If you are a fan of Yellowstone National Park, then you have no doubt heard the news about the wolf hunts occurring in the states around the park. This week, the state of Montana released their wolf hunt numbers for the season and the news is good for wolves. While hunters had a longer season and were able to do more to lure wolves to the death, Montana hunters killed the fewest number of wolves in the last four years. The number is lower in part to record numbers put up in the previous few years, despite the lack of outcry from the public during these hunts.  

The 272 wolves hunt numbers for the 2021-22 season fell well below the record 329 wolves from the previous year.

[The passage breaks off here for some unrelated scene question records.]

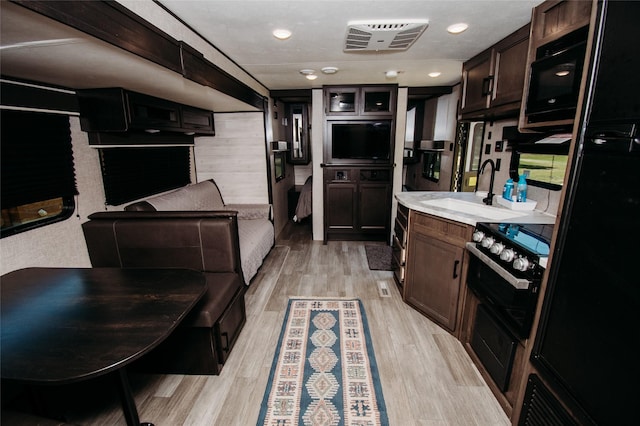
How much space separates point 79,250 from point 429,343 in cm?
282

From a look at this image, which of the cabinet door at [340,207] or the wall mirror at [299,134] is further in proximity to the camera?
the wall mirror at [299,134]

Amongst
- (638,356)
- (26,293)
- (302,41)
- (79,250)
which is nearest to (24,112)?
(79,250)

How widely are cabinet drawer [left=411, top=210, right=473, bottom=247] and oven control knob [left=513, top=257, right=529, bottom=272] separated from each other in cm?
55

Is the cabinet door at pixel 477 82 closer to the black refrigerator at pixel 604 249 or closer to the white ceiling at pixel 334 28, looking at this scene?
the white ceiling at pixel 334 28

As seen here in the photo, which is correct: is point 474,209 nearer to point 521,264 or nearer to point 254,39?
point 521,264

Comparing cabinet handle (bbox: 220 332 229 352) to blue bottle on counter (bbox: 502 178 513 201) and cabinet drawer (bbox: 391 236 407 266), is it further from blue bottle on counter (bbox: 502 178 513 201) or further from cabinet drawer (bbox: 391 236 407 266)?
blue bottle on counter (bbox: 502 178 513 201)

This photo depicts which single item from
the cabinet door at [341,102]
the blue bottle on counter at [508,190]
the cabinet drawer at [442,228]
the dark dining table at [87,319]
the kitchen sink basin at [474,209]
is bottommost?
the dark dining table at [87,319]

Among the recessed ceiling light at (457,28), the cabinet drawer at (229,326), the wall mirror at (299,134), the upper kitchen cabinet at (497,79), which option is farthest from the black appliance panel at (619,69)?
the wall mirror at (299,134)

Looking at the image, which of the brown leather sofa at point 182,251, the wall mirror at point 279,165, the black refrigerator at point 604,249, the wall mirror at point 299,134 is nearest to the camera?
the black refrigerator at point 604,249

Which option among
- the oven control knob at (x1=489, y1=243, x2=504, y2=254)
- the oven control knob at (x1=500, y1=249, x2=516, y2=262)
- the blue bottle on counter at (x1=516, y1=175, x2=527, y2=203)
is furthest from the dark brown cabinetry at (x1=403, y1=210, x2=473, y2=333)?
the blue bottle on counter at (x1=516, y1=175, x2=527, y2=203)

In 2019-20, 293 wolves in Montana were kill and and 295 were taken in 2018-2019.

A Billings Gazette article reports the following: “Wolf season closed March 15, with Montana Fish, Wildlife & Parks checking in a total of 272 wolves. That is well below the record 329 wolves from 2020-2021 and also below numbers from the two previous seasons of 293 in 2019-2020 and 295 in 2018-2019.”

The article continues: “Southwest Montana’s Region 3, which includes the districts bordering Yellowstone, was the only region to meet its quota. The commission ordered the season closed once 82 wolves were killed. A total of 85 wolves were checked in with the additional three coming during a grace period after the closure was announced. But in northwest Montana’s Region 1, which holds the state’s highest wolf population, hunters and trappers only checked 106 wolves compared to a quota of 195. That’s also below last year’s take of 127 wolves. The story was the same in west-central Montana’s Region 2, where 67 wolves were killed under a quota of 116. In other districts which have lower quotas, hunters and trappers also checked in numbers well below the commission thresholds for review.” 

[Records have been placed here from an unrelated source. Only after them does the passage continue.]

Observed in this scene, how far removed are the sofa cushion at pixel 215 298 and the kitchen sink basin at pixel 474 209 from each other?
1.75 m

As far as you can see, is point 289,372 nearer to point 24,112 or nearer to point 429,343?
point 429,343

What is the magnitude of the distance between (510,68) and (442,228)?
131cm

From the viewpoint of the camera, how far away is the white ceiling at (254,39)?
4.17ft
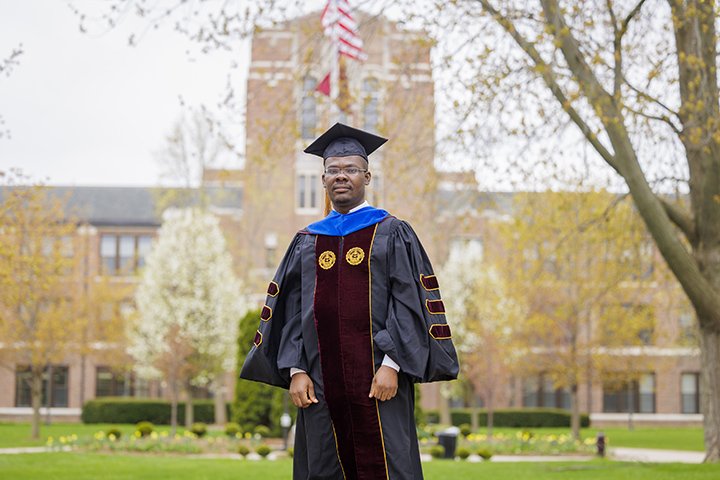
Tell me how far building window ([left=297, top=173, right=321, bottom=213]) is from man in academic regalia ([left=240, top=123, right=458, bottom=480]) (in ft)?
117

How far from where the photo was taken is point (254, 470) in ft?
45.1

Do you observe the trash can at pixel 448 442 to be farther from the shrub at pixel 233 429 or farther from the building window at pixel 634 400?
the building window at pixel 634 400

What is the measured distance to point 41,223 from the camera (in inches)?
1063

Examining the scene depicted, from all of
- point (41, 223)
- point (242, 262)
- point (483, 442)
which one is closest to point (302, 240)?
point (483, 442)

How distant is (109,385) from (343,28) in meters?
30.7

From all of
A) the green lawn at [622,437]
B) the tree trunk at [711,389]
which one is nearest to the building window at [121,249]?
the green lawn at [622,437]

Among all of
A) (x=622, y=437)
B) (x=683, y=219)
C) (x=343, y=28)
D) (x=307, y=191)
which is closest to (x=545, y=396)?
(x=622, y=437)

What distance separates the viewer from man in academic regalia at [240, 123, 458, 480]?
16.5 feet

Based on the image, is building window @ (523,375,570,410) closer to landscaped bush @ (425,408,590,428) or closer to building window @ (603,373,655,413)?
building window @ (603,373,655,413)

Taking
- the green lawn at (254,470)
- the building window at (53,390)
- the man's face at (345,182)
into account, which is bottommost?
the building window at (53,390)

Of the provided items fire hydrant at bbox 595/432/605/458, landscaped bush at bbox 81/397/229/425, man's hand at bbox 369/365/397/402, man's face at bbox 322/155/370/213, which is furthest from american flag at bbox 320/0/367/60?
landscaped bush at bbox 81/397/229/425

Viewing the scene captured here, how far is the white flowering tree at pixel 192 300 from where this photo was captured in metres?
32.0

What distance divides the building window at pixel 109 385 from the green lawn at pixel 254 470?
84.7 ft

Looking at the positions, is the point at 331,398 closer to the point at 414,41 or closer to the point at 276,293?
the point at 276,293
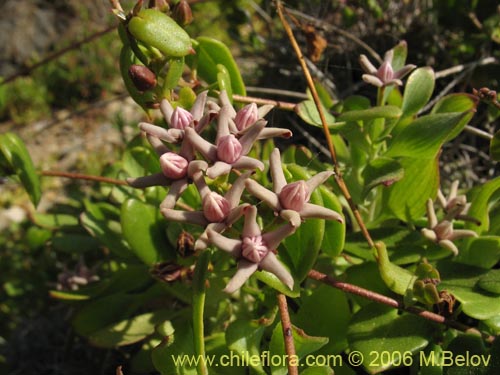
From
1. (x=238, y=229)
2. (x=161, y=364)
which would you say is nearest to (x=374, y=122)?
(x=238, y=229)

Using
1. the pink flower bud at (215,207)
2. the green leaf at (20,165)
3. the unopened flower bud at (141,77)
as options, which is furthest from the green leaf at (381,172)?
the green leaf at (20,165)

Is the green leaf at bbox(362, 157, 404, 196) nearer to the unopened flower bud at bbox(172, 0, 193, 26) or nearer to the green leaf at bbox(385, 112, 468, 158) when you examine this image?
the green leaf at bbox(385, 112, 468, 158)

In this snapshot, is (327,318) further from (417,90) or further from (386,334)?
(417,90)

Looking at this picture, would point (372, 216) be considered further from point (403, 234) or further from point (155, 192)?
point (155, 192)

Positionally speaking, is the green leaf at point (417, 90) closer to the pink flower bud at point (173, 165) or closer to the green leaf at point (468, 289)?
the green leaf at point (468, 289)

It will be interesting to see how this data is interpreted by both sides, as the wolf hunt in Montana is quite controversial. The lower numbers this year could be a fluke, but they do show that even with lessened hunting regulations, the wolf packs in Montana are surviving the hunt.


Interior Roads Are Getting Plowed

Park roads will soon be opening. Starting in less than a month (April 15th) access to the interior of the park, including Norris Geyser Basin, Old Faithful and the Grand Canyon of the Yellowstone will be open to all. For now, the roads to these world-renowned destinations are closed to the public. Crews are working hard to clear the snow from the roads, pullouts and parking areas all around the park, eagerly awaiting the return of vehicle traffic to the interior. 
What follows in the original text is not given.